Marrow, who currently owns two dogs himself, noticed that residents in upper tier buildings were being supplied with amenities to make certain aspects of their lives easier, but were not necessarily being provided with access to pet friendly features such as daycare.
“I didn’t see a really great option in terms of caring for them aside from having a dog walker coming to take them for walks once or twice a day,” Marrow said.
Seeing an opening in the market that needed to be filled, Marrow launched Spot Group LLC which “fills a void in major cities nationwide where luxury residential buildings are prevalent.”
The facilities provide clients with daycare, training services and other pet-friendly offerings.
Spot Group benefits more than just residents as it offers a “major competitive advantage” for leasing agents and property owners who are looking for amenities to set them apart from the competition.
“I was just amazed that it didn’t exist. There was no real dominant brand out there that really operated for the confines of a large urban area. If you live in the suburbs you don’t need daycare. You can let the dog out in the backyard,” Marrow said. “It’s not as dire as a need.”
Marrow’s venture currently has storefronts in five Manhattan buildings, including in the luxury hotspots of Chelsea and Tribeca. The Spot Experience has also opened up a shop in Stamford Connecticut and is currently in the midst of a cross-country expansion.
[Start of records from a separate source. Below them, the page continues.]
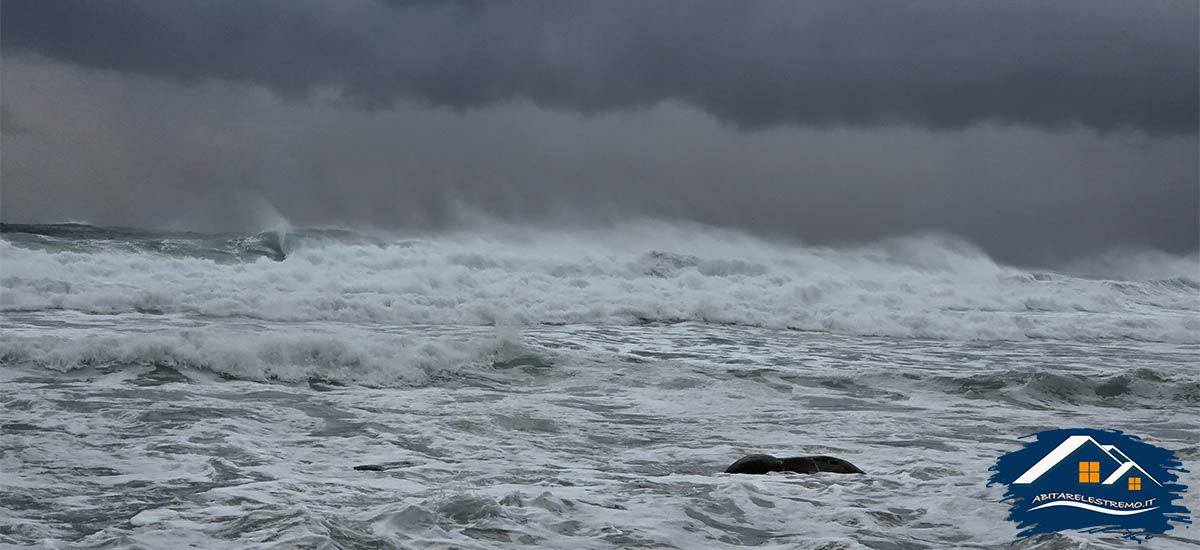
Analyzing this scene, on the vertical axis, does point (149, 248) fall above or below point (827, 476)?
above

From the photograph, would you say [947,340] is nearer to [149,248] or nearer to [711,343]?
[711,343]

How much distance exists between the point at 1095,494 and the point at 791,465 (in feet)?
6.85

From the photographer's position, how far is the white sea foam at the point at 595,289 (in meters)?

While quality pet daycare is a service that certainly fills a need for many New Yorkers, it was Marrow’s connections in the world of real estate that helped the venture gain steam.
“I had some really great real estate relationships I had built over the years,” said Marrow, who noticed that after the industry’s dip in ’07 and ’08, property owners began to loosen their regulations and thus residences that allowed pets started to rise.
“Why don’t I try to marry up the real estate side of my network and figure out how to deliver a much better option for service?” Marrow thought.
“They want it in their buildings because it’s a great amenity and it draws residents,” he said.
“We get access to space that is in part funded by owners of the building and access to real estate that someone in this industry would never be able to make work economically without the partnership of a landlord.”
“In terms of actual facilities themselves, a recent example is we partnered with Silverstein properties,” said Marrow referencing the location inside Silver Towers at 620 West 42nd Street . “Larry Silverstein has some new developments and a large residential rental property at Silver Towers. It’s like 2,200 units of luxury residential encompassed in these two large towers on the West Side.”
“He had a 10,000 s/f retail space that if I was just a guy off the street that wanted to rent a space, the economics would never work,” Marrow said, noting that he has been offered below market rents because Spot is seen as a moneymaker by landlords.
“We believe that the ability to offer the very best in services and amenities is essential to cultivating and maintaining a strong and happy residential community,” said executive vice president of Silverstein Properties, Roger Silverstein.
“Our partnership with The Spot Experience is a perfect example of our commitment to our residents,” Silverstein told Real Estate Weekly.
“The retail space is small potatoes,” Marrow continued. “It should really drive the capacity of the rental (residential) space. They want a full building.”
“As they open new buildings we’ll continue to take space and be a fixture in their buildings,” he continued. “It’s a great model that sort of allows us to leverage our partners to really grow alongside of them.”
Now nearly six years into the Spot Experience, Marrow says that real estate arena commands the same level of dedication and focus that life in the NFL did.
He described his new career as “the most challenging” task he’s ever taken on “in terms of being mentally strong, taking a lot of risk and just being disciplined.”
“All of those things (were required) to make it to a certain level in the NFL.”
“There were ups and downs and you had to have a certain degree of toughness and emotional stability,” said Marrow about life in the NFL.
“I don’t know if I would prescribe what I do to somebody who didn’t have a certain level of ability to deal with a tough day-to-day,” he continued.
“Physical toughness is easy, that a lot of guys have. Mental toughness separates the men from the boys.”